No other capacity procurement model provides the benefits of the FCM. First, unlike a rigid, centrally controlled capacity procurement approach that must specially accommodate nontraditional applications, the FCM stimulates innovative participation from all potential capacity resources. Demand, distributed, intermittent, and import resources all fit neatly within the FCM auctions and can be rewarded or penalized like central-station generation. These resources soon should satisfy a growing proportion of capacity requirements, and the FCM permits seamless integration as viable competitors that will help dampen cost increases.
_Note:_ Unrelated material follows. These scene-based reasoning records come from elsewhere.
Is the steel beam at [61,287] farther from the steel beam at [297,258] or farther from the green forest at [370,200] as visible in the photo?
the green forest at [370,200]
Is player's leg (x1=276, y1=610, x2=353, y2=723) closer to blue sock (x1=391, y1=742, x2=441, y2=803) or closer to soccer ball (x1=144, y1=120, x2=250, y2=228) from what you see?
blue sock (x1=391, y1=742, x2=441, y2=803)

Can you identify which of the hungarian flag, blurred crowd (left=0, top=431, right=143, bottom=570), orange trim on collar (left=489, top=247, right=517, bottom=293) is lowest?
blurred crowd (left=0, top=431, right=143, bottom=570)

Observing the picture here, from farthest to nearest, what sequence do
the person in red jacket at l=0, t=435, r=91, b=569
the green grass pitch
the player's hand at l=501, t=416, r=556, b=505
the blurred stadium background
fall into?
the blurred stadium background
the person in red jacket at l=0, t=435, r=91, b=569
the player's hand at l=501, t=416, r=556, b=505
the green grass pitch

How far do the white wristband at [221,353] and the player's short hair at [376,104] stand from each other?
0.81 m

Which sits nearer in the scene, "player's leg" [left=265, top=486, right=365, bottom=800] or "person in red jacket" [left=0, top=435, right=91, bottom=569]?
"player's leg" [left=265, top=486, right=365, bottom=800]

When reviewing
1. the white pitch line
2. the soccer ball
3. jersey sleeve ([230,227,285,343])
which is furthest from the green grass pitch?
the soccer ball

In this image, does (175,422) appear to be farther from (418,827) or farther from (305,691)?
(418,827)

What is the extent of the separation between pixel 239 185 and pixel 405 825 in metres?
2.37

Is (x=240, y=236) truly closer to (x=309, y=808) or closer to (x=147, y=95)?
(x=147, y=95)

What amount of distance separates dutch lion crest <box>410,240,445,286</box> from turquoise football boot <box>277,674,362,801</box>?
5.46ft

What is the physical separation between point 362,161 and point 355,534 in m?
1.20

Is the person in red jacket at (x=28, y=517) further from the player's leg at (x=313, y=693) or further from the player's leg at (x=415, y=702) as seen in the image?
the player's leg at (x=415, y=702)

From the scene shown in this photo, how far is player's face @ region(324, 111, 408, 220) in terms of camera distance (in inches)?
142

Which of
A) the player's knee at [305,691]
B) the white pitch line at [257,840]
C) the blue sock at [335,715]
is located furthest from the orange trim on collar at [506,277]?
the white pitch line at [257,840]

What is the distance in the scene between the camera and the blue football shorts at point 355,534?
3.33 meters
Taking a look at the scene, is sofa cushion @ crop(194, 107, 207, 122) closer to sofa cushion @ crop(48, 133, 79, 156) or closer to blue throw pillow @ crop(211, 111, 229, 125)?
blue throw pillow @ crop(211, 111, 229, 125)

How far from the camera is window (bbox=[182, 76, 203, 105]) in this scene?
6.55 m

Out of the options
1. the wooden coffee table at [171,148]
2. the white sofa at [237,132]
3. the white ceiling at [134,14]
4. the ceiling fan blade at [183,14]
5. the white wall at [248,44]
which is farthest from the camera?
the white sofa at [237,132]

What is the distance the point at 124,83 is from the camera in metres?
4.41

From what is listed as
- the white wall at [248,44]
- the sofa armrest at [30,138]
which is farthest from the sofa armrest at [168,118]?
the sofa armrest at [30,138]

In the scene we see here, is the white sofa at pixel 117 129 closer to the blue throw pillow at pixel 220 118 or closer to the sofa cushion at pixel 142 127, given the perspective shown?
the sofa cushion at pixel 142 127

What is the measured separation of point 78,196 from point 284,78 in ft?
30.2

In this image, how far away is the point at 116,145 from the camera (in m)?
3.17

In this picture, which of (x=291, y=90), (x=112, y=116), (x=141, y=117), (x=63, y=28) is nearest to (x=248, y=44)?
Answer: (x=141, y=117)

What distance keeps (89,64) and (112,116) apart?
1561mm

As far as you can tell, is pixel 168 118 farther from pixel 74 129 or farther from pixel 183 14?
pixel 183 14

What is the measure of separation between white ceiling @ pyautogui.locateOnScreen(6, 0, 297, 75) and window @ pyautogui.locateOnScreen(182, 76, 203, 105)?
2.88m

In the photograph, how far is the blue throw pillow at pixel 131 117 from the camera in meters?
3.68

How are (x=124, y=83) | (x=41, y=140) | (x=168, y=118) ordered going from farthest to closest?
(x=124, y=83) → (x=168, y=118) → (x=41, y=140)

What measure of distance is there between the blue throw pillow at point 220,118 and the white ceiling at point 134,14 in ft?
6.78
Second, more than other capacity-payment schemes, the FCM promotes bilateral contracting and self-supply. This market should produce stable, predictable pricing over the long term, making bilateral contracts attractive for both parties. To the extent that municipal utilities or other load-serving entities wish to self-supply, that option fully is available without disrupting the competitive market. Within limits, states even may exercise self-help by contracting for capacity resources to alleviate localized constraints that would otherwise drive up the auction price. The FCM provides an inherent flexibility that permits load to satisfy its reliability obligations through a variety of means.
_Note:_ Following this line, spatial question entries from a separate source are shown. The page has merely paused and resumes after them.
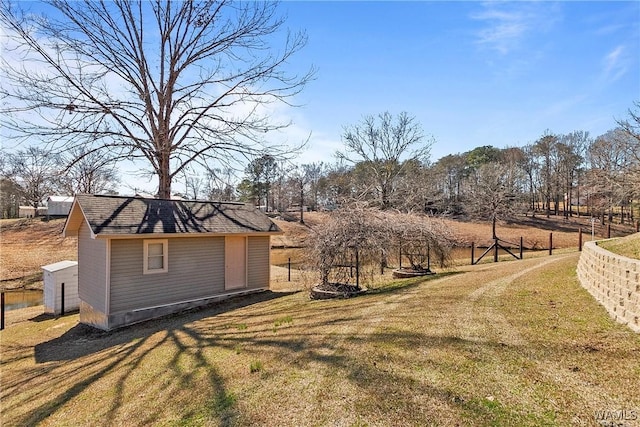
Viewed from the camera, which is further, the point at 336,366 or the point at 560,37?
the point at 560,37

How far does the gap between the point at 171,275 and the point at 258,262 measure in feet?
11.1

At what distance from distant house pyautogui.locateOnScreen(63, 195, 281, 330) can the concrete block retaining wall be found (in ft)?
31.9

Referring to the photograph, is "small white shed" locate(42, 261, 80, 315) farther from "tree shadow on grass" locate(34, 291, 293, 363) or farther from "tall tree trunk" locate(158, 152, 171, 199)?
"tall tree trunk" locate(158, 152, 171, 199)

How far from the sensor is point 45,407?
508 cm

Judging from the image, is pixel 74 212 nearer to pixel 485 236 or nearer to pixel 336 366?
pixel 336 366

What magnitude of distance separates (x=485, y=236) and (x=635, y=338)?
32220mm

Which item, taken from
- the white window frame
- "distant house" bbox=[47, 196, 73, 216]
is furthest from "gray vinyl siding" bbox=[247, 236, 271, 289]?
"distant house" bbox=[47, 196, 73, 216]

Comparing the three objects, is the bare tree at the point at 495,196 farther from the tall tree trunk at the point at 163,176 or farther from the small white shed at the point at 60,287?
the small white shed at the point at 60,287

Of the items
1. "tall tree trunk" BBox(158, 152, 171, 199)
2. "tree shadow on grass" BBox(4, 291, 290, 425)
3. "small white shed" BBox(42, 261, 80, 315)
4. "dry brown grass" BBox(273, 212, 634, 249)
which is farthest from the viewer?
"dry brown grass" BBox(273, 212, 634, 249)

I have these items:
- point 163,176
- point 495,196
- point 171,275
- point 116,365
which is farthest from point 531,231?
point 116,365

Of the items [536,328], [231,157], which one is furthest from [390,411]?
[231,157]

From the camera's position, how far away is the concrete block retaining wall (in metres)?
4.79

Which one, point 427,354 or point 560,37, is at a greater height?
point 560,37

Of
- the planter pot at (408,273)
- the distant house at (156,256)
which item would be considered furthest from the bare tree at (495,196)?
the distant house at (156,256)
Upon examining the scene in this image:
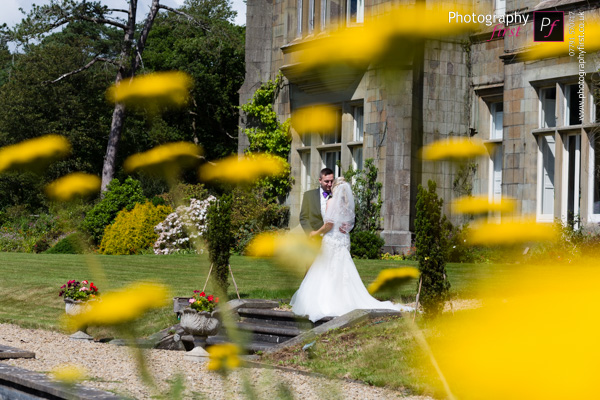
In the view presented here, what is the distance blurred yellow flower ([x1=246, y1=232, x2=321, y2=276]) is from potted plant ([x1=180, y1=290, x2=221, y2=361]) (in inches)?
278

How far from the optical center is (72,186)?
109 cm

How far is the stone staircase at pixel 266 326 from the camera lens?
27.6 feet

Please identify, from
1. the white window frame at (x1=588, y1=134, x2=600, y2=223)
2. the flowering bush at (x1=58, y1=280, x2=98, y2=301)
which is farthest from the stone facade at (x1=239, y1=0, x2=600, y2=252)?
the flowering bush at (x1=58, y1=280, x2=98, y2=301)

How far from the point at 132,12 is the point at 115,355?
299 inches

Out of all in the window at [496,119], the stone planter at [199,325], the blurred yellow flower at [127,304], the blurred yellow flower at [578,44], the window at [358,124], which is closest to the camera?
the blurred yellow flower at [127,304]

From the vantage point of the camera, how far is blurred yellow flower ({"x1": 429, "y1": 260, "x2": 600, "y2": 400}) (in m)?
0.72

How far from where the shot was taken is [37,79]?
2381 millimetres

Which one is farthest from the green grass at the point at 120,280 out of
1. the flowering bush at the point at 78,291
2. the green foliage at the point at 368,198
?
the green foliage at the point at 368,198

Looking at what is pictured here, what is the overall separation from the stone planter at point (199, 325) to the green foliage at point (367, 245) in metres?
8.23

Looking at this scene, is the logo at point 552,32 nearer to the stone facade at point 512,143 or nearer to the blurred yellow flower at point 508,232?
the blurred yellow flower at point 508,232

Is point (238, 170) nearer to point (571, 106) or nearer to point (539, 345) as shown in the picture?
point (539, 345)

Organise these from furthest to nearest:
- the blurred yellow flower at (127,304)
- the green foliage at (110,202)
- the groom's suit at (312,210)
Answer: the groom's suit at (312,210)
the green foliage at (110,202)
the blurred yellow flower at (127,304)

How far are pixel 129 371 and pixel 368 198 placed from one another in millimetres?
10844

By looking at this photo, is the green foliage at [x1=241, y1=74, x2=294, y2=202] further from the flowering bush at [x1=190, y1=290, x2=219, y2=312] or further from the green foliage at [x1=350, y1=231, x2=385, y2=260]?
the flowering bush at [x1=190, y1=290, x2=219, y2=312]
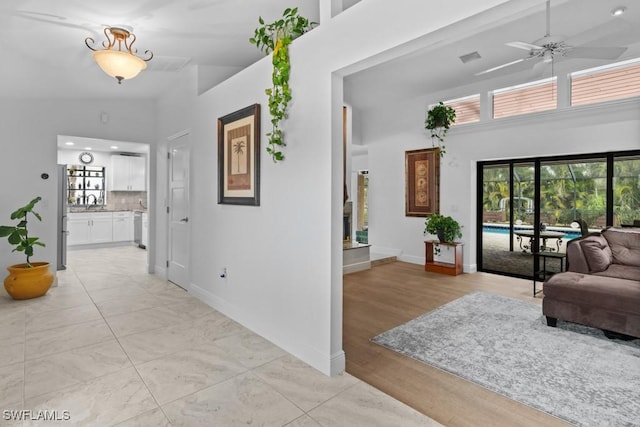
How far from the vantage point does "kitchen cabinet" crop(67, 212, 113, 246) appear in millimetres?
7527

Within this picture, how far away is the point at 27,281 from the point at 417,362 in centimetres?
452

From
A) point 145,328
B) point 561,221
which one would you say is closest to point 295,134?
point 145,328

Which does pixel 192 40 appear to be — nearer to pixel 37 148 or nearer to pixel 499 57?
pixel 37 148

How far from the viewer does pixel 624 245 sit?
12.9 feet

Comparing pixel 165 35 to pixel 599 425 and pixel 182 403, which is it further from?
pixel 599 425

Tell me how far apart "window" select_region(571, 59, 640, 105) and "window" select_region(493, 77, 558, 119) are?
26 centimetres

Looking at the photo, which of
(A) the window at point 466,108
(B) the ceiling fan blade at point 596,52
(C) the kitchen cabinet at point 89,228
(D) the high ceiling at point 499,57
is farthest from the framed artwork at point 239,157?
(C) the kitchen cabinet at point 89,228

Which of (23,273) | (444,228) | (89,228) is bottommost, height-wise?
(23,273)

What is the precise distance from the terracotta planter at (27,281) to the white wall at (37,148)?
0.54 m

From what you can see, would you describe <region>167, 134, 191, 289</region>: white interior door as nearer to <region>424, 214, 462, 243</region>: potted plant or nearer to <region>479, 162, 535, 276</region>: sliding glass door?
<region>424, 214, 462, 243</region>: potted plant

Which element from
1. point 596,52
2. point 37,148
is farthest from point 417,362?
point 37,148

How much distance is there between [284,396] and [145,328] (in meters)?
1.80

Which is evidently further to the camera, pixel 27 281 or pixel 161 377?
pixel 27 281

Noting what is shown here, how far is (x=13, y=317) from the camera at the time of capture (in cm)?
346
Third, unlike any other capacity procurement approach, the FCM provides a logical transition to an energy-only market. Such a market is not feasible so long as the demand curve remains inelastic and political realities make uncapped price spikes unacceptable. Just as Insull developed two-tiered pricing in the 1890s using Arthur Wright’s demand meter, however, innovators inevitably will refashion technology to permit real-time metering on a broad scale. By injecting elasticity into the demand curve, real-time metering should make all capacity markets atrophy and eventually wither away. When demand can respond instantly to price spikes, customers will be able to express with their dollars exactly how much an additional increment of reliability is worth, and suppliers will be rewarded through the energy market for satisfying that demand. As the demand curve becomes more elastic and more generators can thrive on energy revenues alone, capacity prices in the FCM auction will fall until they approach zero. The FCM provides a straightforward bridge to an even more optimal energy-only market.
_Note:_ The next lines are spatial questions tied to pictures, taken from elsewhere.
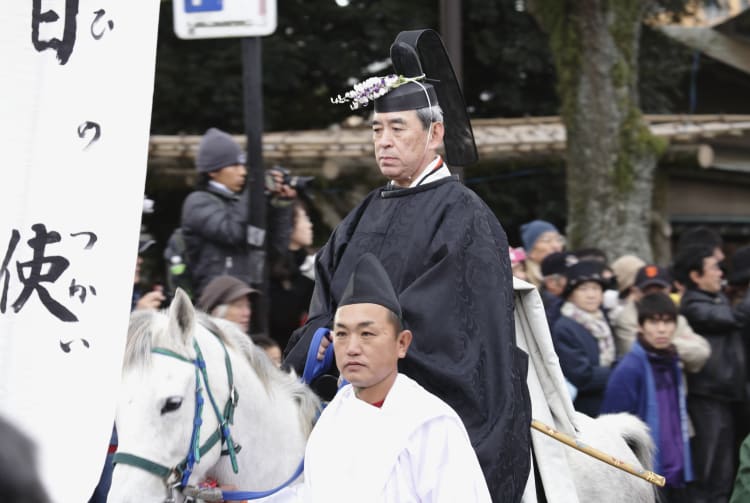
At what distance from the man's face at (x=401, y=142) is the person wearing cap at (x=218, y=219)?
2.37 meters

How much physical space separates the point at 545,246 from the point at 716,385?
1703mm

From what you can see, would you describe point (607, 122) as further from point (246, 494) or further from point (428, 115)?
point (246, 494)

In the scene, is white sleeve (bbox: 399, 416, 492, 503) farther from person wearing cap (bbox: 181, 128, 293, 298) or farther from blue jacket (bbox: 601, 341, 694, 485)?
blue jacket (bbox: 601, 341, 694, 485)

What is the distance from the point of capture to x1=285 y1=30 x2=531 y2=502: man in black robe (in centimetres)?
354

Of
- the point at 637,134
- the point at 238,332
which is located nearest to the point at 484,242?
the point at 238,332

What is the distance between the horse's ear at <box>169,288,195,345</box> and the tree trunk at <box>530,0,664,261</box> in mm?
8442

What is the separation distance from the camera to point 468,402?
139 inches

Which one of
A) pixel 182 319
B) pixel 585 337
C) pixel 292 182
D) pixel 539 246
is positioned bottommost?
pixel 585 337

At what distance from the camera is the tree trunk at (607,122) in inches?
463

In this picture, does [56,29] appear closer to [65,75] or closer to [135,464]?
[65,75]

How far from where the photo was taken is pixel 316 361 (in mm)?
4000

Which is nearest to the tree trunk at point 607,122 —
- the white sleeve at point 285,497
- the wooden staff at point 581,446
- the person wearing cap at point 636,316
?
the person wearing cap at point 636,316

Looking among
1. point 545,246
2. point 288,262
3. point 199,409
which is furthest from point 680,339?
point 199,409

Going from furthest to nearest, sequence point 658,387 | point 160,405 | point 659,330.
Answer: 1. point 658,387
2. point 659,330
3. point 160,405
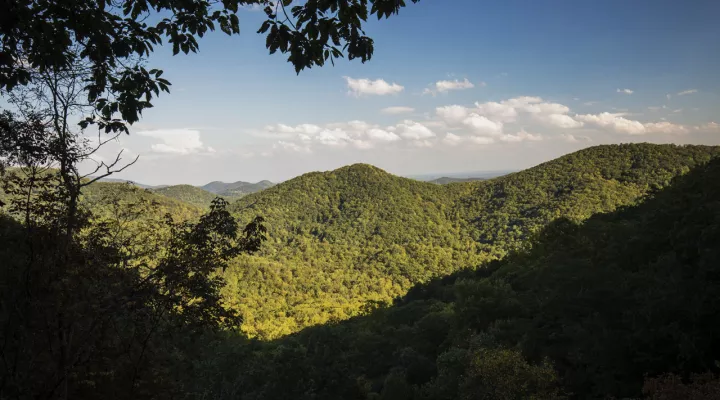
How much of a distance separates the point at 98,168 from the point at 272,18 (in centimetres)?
353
A broad consensus of New England stakeholders has designed a capacity market that fully addresses the universally acknowledged objectives for such markets: (1) a reliable electric grid; (2) lowest-cost reliability; and (3) an efficient mix of resources. To the extent that earlier markets were broken, they have been mended in New England, and the FCM solution is superior to any other approach now being touted. Other regions would be well served to consider New England’s FCM model as a means to ensure reliable capacity within a market-based, competitive environment.